Het risico van deze hypotheekvormen is dat deze voor een groot gedeelte gebaseerd zijn op stijgende huizenprijzen. De verliezen die vele huizenbezitters moeten boeken over hun levens- en beleggingshypotheken worden opgevangen zolang de prijs van de woning stijgt. Bij de aflossingsvrije hypotheken zijn de vooruitzichten nog slechter, deze producten zijn uitsluitend gebaseerd op alsmaar hogere huizenprijzen. Als de huizenprijzen stoppen met stijgen en de rentes stijgen, dan zullen veel afsluiters van deze hypotheken in de problemen komen. Maar niet alleen deze, wanneer veel kopers niet meer kunnen voldoen aan hun verplichtingen raken ook de banken en verzekeraars in de problemen, zonder overheidsinterventie komen dan mogelijk ook mensen met een ‘veilige’ spaar- of bankspaarhypotheek in de problemen.
Securitisatie:
Nog een factor die kredietverstrekking stuwt is de securitisatiemarkt.
De details van securitisatie worden enkel begrepen door de tovenaars in de hogere financiën, maar de basis van dit soort deals is makkelijker uit te leggen.
Een securitisatie bundelt een collectie vorderingen (bijvoorbeeld hypotheken of leningen) om deze verhandelbaar maken. Banken creëren een zogeheten Special purpose vehicle(SPV), een apart vennootschap, waar de bank vervolgens bundels hypotheken of andere leningen in onderbrengt. Deze SPV geeft vervolgens schuldpapier uit, die gekocht wordt door beleggers. Over dit schuldpapier krijgen beleggers een bepaalde rente uitgekeerd, waarvan de hoogte afhankelijk is van de kwaliteit van de achterliggende bundel leningen. De SPV contracteert vervolgens een externe partij die verantwoordelijk is voor het innen van de rentes en aflossingen over de bundel leningen (in de praktijk is dit bijna altijd de bank die de SPV creëerde). Deze vorm van securitisatie wordt ook wel een collateral debt obligation (CDO) genoemd.
Een tweede vorm van dit soort producten is synthetische securitisatie, bij deze constructies wordt niet de volledige lening van de balans gehaald, maar enkel het risico dat de lening niet wordt betaald. In feite gokken twee partijen bij zo’n constructie op het falen van betaling bij een bepaalde transactie, dit is een zogenaamde credit default swap(CDS). Wanneer de transactie faalt, krijgt de uitgever van de CDS zijn geld vergoed door de tegenpartij die het risico op zich nam. Wanneer de transactie niet faalt krijgt de tegenpartij over de afgesproken periode een bepaalde rente betaald.

**Aangeleverde rijen**
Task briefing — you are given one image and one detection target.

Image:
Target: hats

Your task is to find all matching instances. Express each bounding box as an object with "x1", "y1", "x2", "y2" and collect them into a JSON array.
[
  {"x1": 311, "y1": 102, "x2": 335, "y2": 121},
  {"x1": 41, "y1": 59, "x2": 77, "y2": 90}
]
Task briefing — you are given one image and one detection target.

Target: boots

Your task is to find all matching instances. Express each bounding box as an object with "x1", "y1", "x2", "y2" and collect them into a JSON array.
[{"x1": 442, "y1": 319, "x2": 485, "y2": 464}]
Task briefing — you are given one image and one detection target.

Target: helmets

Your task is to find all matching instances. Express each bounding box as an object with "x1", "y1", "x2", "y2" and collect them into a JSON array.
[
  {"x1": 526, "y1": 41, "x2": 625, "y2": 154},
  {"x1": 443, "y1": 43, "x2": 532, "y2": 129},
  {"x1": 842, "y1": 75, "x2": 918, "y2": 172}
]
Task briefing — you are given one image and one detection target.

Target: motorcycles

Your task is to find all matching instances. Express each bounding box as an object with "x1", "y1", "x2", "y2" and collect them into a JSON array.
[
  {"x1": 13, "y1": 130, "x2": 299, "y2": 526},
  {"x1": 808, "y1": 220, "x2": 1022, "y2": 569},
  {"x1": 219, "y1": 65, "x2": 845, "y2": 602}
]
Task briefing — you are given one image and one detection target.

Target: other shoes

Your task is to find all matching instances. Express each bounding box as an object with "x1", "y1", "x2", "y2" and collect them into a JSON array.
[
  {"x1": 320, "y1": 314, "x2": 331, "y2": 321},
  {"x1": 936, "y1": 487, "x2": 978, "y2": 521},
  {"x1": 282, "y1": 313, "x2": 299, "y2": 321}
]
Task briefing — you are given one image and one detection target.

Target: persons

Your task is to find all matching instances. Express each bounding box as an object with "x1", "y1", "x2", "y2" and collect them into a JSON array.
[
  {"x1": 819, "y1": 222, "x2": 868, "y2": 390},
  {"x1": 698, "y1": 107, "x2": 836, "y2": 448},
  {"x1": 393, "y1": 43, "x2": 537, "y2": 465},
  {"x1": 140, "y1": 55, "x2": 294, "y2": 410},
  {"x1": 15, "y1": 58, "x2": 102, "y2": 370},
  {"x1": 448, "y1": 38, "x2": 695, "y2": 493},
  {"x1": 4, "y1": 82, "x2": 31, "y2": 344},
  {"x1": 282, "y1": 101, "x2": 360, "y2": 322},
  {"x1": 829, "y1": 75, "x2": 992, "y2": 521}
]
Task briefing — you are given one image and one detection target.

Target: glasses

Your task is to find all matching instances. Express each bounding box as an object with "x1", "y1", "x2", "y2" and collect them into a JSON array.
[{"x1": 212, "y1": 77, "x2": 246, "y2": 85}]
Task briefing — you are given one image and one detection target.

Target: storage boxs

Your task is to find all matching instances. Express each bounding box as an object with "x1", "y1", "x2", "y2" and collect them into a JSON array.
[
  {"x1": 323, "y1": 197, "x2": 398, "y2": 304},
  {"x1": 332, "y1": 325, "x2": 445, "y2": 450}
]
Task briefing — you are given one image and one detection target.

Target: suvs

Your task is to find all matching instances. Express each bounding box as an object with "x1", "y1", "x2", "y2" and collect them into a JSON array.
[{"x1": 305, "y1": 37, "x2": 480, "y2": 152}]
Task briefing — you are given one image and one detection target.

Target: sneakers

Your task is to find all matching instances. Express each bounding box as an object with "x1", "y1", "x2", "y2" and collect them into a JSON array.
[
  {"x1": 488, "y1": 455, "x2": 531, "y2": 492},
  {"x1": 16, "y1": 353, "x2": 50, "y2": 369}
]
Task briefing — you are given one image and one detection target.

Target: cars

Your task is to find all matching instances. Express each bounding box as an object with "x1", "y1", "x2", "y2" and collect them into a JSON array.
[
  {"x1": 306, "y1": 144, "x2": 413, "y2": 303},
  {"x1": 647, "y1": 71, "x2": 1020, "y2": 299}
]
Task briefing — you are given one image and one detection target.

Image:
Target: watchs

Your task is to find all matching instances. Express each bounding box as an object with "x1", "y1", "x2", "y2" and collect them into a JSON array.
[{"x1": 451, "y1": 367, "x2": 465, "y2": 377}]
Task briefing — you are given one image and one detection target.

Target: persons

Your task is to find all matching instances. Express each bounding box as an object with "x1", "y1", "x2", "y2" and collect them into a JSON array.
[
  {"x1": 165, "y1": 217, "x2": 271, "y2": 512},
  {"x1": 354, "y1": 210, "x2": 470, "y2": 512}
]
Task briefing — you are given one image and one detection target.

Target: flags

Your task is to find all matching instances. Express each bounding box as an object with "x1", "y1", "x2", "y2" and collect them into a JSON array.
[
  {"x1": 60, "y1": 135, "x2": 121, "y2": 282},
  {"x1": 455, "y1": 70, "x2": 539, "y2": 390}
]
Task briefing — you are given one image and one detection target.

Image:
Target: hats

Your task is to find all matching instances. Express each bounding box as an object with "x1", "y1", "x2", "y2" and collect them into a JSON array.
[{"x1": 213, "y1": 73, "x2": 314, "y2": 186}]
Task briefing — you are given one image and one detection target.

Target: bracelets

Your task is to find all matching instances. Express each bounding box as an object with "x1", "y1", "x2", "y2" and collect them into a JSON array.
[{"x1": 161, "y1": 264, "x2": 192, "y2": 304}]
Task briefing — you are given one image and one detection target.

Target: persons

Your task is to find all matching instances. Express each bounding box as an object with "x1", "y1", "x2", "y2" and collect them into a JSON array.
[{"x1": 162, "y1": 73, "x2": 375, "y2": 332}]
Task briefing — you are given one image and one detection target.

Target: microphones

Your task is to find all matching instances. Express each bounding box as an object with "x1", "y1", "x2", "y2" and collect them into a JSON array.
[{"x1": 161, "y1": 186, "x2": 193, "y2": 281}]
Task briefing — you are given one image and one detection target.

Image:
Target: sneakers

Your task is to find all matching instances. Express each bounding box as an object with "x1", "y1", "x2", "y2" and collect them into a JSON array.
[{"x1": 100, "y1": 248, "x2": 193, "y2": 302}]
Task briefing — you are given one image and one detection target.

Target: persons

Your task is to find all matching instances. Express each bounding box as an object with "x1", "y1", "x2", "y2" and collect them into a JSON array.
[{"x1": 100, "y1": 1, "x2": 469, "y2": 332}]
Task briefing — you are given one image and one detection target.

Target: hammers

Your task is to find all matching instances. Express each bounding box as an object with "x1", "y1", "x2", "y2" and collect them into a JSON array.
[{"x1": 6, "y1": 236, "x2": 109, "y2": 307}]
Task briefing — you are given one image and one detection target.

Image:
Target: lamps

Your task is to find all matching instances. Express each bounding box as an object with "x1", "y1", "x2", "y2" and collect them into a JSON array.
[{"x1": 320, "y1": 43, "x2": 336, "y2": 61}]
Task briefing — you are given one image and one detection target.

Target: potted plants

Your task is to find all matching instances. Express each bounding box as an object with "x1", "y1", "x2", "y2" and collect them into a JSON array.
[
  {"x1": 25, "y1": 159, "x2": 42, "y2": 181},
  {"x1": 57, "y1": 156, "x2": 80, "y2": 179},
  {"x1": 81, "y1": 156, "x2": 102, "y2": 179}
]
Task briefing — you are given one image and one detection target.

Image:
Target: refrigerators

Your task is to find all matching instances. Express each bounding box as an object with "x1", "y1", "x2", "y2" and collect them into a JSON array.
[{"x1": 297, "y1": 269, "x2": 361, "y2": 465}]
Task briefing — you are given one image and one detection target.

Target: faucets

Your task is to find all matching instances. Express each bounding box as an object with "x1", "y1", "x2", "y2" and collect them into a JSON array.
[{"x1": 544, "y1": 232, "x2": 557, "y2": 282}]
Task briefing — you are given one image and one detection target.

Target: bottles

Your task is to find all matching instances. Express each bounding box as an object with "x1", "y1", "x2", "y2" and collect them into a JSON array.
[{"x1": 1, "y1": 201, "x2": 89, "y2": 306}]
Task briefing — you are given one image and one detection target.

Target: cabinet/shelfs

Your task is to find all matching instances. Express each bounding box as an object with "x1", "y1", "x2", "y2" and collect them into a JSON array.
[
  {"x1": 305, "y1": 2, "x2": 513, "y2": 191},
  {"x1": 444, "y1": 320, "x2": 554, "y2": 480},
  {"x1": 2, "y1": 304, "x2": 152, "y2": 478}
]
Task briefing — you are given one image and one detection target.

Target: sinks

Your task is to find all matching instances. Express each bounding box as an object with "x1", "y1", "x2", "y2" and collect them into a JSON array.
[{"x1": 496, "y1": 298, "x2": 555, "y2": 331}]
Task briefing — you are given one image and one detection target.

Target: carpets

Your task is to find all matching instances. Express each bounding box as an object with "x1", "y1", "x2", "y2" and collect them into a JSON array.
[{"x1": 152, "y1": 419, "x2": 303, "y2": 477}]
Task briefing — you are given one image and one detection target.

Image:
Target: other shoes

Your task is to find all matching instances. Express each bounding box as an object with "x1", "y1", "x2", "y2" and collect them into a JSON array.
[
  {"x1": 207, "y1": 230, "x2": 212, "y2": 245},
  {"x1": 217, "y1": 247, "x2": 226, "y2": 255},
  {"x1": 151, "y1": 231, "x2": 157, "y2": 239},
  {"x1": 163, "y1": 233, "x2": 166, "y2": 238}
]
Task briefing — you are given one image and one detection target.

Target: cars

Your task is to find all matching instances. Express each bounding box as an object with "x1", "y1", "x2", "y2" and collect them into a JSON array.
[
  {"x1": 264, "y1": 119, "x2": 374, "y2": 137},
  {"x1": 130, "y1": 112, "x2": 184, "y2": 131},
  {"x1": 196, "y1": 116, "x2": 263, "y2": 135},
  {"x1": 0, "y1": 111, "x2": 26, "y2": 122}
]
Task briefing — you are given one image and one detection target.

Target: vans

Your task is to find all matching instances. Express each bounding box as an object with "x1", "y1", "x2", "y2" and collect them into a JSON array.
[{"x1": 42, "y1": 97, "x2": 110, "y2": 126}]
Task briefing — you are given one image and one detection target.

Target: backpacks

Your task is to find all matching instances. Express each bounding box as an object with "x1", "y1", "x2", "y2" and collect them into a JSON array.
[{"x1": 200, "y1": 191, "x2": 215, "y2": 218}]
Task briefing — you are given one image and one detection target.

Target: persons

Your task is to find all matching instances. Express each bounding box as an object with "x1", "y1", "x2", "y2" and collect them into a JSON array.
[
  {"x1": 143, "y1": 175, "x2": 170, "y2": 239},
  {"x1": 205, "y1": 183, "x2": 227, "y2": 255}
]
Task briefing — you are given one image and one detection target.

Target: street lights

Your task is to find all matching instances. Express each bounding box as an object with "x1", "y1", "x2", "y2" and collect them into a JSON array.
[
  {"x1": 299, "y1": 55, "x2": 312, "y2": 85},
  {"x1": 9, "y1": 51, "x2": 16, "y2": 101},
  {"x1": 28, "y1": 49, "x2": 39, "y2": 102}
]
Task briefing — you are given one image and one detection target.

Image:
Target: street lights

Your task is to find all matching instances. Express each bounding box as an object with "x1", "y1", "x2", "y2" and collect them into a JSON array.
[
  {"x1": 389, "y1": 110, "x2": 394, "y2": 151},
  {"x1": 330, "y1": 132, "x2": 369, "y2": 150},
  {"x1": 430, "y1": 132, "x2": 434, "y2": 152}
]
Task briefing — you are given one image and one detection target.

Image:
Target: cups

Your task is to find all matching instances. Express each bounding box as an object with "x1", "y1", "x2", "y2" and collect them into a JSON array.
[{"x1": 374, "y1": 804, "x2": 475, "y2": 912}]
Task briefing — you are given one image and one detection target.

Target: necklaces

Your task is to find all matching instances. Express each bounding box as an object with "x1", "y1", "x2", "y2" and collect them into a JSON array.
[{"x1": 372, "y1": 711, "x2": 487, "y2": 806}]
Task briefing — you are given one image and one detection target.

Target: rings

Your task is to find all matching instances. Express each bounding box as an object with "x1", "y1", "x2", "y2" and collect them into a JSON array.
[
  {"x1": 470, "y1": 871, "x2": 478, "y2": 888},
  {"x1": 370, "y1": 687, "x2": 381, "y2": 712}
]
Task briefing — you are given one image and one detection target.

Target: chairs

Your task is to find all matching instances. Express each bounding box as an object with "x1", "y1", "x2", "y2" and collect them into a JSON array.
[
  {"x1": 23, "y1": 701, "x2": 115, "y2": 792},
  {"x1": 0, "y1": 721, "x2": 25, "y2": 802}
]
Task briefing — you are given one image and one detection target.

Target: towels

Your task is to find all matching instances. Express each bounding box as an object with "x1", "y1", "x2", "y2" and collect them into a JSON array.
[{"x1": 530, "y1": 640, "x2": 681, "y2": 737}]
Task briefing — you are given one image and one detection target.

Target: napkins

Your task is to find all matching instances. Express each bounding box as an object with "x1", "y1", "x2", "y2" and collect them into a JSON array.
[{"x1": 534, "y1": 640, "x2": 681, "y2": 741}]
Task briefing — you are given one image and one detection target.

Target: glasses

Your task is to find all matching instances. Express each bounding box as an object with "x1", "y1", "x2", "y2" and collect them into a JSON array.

**Werkinstructies**
**A.** Leg in één tot drie zinnen uit waarom volgens de tekst over hypotheken en securitisatie ook banken en verzekeraars in de problemen raken als de huizenprijzen niet meer stijgen en de rentes omhooggaan.
**B.** Schrijf de tekst over hypotheken en securitisatie verder, aansluitend op de laatste zin.

**Resultaten op volgorde**
**A.** Als de huizenprijzen stoppen met stijgen en de rentes stijgen, kunnen veel kopers niet meer aan hun verplichtingen voldoen. Daardoor komen ook de banken en verzekeraars in de problemen. Zonder overheidsinterventie geldt dat mogelijk zelfs voor mensen met een spaar- of bankspaarhypotheek.

**B.**
Dit securitisatieproces is voordelig voor de banken omdat men hierdoor activa (of in het geval van synthetische securitisatie, kredietrisico) van de balans kan halen. Hierdoor hebben ze minder kapitaal in kas nodig en kunnen ze dus meer krediet verstrekken.
Sinds de tijd dat Fortis met de eerste mortgage backed security (MBS, dit zijn instrumenten als hierboven beschreven waarin die bestaan uit bundels hypotheken) van €225 miljoen kwam in 1996, is de markt astronomisch gegroeid(zie grafiek 6). Inmiddels is de securitisatiemarkt voor hypotheken gegroeid naar ruim €180 miljard, ongeveer 8% van het BBP.
Het buiten de balans plaatsen van een groot gedeelte van de verstrekte hypotheken geeft vertekende cijfers. Zo bevind ook De Nederlandsche Bank; “worden alleen de gegevens van de balansen van de bancaire sector bekeken, dan zou ultimo 2008 circa 90% meer hypotheken uitstaan dan begin 2000. Met inbegrip van gesecuritiseerde hypotheken is de groei circa twee keer zo groot.”(DNB 2009)
Waar gaan deze hypotheken dan heen, wie koopt deze bundels leningen en wat gebeurt er wanneer er een prijsdaling optreed?
De Amerikaanse ervaring doet vermoeden dat het risico zich verspreidt over het gehele financiële systeem, verzekeraars en banken, maar ook pensioenfondsen en andere institutionele investeerders kunnen het slachtoffer worden.
De financiële instellingen werden steeds behendiger in het manipuleren van de kredietbeoordelaars, die zelfs –zo bleek later- de meest waardeloze SPV’s de hoogste ratings gaven. Een voormalig werknemer van de kredietbeoordelaar S&P gaf aan dat “de bankiers alles deden om te krijgen wat ze nodig hadden in hun deals.”(Smith 2010) Wanneer de ene kredietbeoordelaar niet het gewenste resultaat gaf, stapte men over naar de volgende. Van kredietbeoordelaars werd verwacht dat ze geen weet hadden en conform de marktwerking hadden ze geen weet. Voor deze onwetendheid werden ze rijkelijk beloond door de belanghebbenden.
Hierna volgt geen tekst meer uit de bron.